[99960] in North American Network Operators' Group
Re: Why do some ISP's have bandwidth quotas?
daemon@ATHENA.MIT.EDU (Mikael Abrahamsson)
Wed Oct 10 17:25:31 2007
Date: Wed, 10 Oct 2007 23:18:38 +0200 (CEST)
From: Mikael Abrahamsson <swmike@swm.pp.se>
To: nanog <nanog@merit.edu>
In-Reply-To: <200710101704.l9AH4AJ1046735@aurora.sol.net>
Errors-To: owner-nanog@merit.edu
On Wed, 10 Oct 2007, Joe Greco wrote:
> One of the biggest challenges for the Internet has got to be the steadily
> increasing storage market, combined with the continued development of
> small, portable processors for every application, meaning that there's
> been an explosion of computing devices.
The one thing that scares me the most is that I have discovered people
around me that use their bittorrent clients with rss feeds from bittorrent
sites to download "everything" (basically, or at least a category) and
then just delete what they don't want. Because they're paying for flat
rate there is little incentive in trying to save on bandwidth.

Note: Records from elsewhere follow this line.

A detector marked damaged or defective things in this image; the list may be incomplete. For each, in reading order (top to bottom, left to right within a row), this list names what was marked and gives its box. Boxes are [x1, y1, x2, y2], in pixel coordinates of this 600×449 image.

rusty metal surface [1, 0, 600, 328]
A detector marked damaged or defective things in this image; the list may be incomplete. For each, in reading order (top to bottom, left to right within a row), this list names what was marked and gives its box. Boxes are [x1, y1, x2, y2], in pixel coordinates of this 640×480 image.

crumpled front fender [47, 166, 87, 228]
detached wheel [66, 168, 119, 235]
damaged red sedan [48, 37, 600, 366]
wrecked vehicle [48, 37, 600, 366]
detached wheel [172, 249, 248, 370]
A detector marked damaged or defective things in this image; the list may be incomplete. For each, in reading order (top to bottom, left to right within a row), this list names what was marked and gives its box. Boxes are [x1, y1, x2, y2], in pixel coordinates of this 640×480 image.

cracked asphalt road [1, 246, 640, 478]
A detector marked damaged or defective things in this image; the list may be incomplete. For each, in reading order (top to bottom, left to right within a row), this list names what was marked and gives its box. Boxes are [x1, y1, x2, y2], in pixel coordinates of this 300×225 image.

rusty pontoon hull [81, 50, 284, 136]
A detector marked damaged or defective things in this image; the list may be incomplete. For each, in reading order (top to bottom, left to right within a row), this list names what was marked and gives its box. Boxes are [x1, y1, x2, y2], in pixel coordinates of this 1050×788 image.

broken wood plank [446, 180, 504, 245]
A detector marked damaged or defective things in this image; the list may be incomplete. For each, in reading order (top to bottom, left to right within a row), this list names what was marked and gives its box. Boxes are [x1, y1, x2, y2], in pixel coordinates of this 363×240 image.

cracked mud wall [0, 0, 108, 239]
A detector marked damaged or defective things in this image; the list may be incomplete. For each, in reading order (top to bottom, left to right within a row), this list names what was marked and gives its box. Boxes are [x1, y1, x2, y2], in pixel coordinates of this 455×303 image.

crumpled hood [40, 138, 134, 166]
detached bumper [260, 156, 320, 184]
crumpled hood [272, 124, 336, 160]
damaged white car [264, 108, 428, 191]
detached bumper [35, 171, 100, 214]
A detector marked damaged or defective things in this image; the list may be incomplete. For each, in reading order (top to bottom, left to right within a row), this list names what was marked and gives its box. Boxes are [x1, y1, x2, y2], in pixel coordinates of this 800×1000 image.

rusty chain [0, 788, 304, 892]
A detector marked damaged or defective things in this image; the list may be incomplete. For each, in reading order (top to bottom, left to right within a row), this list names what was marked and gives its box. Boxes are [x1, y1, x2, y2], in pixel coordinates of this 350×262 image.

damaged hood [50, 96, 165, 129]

If this spreads, be afraid, be very afraid. I can't think of anything more
bandwidth intensive than video, no software updates downloads in the world
can compete with people automatically downloading DVDRs or xvids of tv
shows and movies, and then throwing it away because they were too lazy to
set up proper filtering in the first place.